◆ **Exercise prompt**: Please rewrite the items below, putting "tall oak tree" wherever "green leafy tree" appears and leaving everything else unchanged.

◆ **Saved data entries**:
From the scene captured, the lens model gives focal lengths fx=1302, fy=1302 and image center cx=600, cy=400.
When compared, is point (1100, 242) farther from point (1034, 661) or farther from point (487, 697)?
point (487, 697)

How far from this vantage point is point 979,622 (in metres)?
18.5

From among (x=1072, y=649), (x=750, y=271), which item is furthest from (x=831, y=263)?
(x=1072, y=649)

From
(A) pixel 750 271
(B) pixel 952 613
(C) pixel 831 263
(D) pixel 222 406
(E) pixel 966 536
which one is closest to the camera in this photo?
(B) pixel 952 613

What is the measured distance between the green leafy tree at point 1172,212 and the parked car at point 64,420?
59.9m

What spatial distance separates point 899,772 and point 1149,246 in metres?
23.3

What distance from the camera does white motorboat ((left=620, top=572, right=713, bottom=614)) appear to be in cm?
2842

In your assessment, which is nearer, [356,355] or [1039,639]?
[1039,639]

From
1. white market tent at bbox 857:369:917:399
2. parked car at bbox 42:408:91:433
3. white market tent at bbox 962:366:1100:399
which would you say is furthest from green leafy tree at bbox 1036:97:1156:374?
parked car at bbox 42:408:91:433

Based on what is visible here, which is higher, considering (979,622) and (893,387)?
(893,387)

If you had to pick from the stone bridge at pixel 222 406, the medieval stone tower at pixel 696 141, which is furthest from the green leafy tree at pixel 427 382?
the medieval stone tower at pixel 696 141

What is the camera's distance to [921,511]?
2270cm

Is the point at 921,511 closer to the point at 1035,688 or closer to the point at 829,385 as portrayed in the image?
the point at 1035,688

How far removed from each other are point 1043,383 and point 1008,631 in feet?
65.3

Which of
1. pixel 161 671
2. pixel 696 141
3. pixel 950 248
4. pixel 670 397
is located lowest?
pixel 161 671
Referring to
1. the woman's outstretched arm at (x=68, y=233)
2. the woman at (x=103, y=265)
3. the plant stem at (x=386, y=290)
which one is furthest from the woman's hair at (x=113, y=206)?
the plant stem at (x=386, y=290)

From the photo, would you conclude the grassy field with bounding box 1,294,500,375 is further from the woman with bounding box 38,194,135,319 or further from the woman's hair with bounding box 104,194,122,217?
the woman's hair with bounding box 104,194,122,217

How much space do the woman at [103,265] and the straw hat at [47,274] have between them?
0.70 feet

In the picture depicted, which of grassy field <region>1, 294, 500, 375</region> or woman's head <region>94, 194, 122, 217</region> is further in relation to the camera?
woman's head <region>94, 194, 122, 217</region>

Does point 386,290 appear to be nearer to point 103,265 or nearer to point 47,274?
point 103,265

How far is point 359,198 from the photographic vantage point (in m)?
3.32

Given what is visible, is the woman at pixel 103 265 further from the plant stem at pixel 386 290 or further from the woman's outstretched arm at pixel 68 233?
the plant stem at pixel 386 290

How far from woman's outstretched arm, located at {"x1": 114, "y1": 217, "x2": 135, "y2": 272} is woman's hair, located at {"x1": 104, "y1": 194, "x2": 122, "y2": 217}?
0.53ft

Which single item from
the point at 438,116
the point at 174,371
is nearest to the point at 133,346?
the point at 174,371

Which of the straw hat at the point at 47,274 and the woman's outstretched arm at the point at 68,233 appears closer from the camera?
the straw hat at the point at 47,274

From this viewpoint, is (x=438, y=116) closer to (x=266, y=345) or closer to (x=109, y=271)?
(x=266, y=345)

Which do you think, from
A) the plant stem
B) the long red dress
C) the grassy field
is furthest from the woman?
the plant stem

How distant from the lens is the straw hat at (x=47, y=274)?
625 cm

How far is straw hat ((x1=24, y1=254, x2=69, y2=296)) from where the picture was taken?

◆ **Written response**:
From the scene captured, the lens model gives focal lengths fx=1302, fy=1302 and image center cx=600, cy=400.
When compared, is point (1100, 242) farther from point (1034, 661) or farther from point (487, 697)?
point (487, 697)

How far from this vantage point is point 979,622 (in metres)?
18.5

From among (x=1072, y=649), (x=750, y=271), which item is furthest from (x=831, y=263)?
(x=1072, y=649)

From
(A) pixel 750 271
(B) pixel 952 613
(C) pixel 831 263
(D) pixel 222 406
(E) pixel 966 536
which one is closest to the camera in this photo?
(B) pixel 952 613

What is the measured distance between the tall oak tree at point 1172,212 and the parked car at point 64,420?
59.9m

What spatial distance separates point 899,772 and point 1149,246 in metres?
23.3

What distance from the camera does white motorboat ((left=620, top=572, right=713, bottom=614)) appear to be in cm?
2842

In your assessment, which is nearer, [356,355] or [1039,639]?
[1039,639]

From
1. white market tent at bbox 857:369:917:399
2. parked car at bbox 42:408:91:433
3. white market tent at bbox 962:366:1100:399
which would you say is furthest from tall oak tree at bbox 1036:97:1156:374?
parked car at bbox 42:408:91:433

Based on what is visible here, which is higher, considering (979,622) and (893,387)?
(893,387)

If you had to pick from the stone bridge at pixel 222 406, the medieval stone tower at pixel 696 141, which is furthest from the tall oak tree at pixel 427 382?
the medieval stone tower at pixel 696 141

What is the camera's distance to [921,511]?
2270cm

Is the point at 921,511 closer to the point at 1035,688 or closer to the point at 829,385 as portrayed in the image?
the point at 1035,688

How far removed from each other are point 1043,383 and point 1008,631 in feet?
65.3

Which of
1. pixel 161 671
2. pixel 696 141
3. pixel 950 248
4. pixel 670 397
is located lowest?
pixel 161 671
Referring to
1. the woman's outstretched arm at (x=68, y=233)
2. the woman at (x=103, y=265)
3. the plant stem at (x=386, y=290)
which one is furthest from the woman's hair at (x=113, y=206)?
the plant stem at (x=386, y=290)

From the photo, would you conclude the grassy field with bounding box 1,294,500,375 is further from the woman with bounding box 38,194,135,319 or further from the woman's hair with bounding box 104,194,122,217?
the woman's hair with bounding box 104,194,122,217

How much space do the woman at [103,265] and the straw hat at [47,274] have between them?
0.70 feet

In the picture depicted, which of grassy field <region>1, 294, 500, 375</region> or woman's head <region>94, 194, 122, 217</region> is further in relation to the camera?
woman's head <region>94, 194, 122, 217</region>

Does point 386,290 appear to be nearer to point 103,265 or nearer to point 47,274?
point 103,265

How far is point 359,198 from the photographic vantage point (in m)?
3.32

Given what is visible, is the woman at pixel 103 265 further from the plant stem at pixel 386 290 or further from the woman's outstretched arm at pixel 68 233?
the plant stem at pixel 386 290

How far from woman's outstretched arm, located at {"x1": 114, "y1": 217, "x2": 135, "y2": 272} is woman's hair, located at {"x1": 104, "y1": 194, "x2": 122, "y2": 217}?
0.53ft

Which single item from
the point at 438,116
the point at 174,371
is nearest to the point at 133,346?
the point at 174,371

Which of the straw hat at the point at 47,274 and the woman's outstretched arm at the point at 68,233 appears closer from the camera?
the straw hat at the point at 47,274

From this viewpoint, is (x=438, y=116) closer to (x=266, y=345) or closer to (x=109, y=271)?
(x=266, y=345)

Which do you think, from
A) the plant stem
B) the long red dress
C) the grassy field
is furthest from the woman?
the plant stem

How distant from the lens is the straw hat at (x=47, y=274)?
625 cm

How far is straw hat ((x1=24, y1=254, x2=69, y2=296)) from where the picture was taken?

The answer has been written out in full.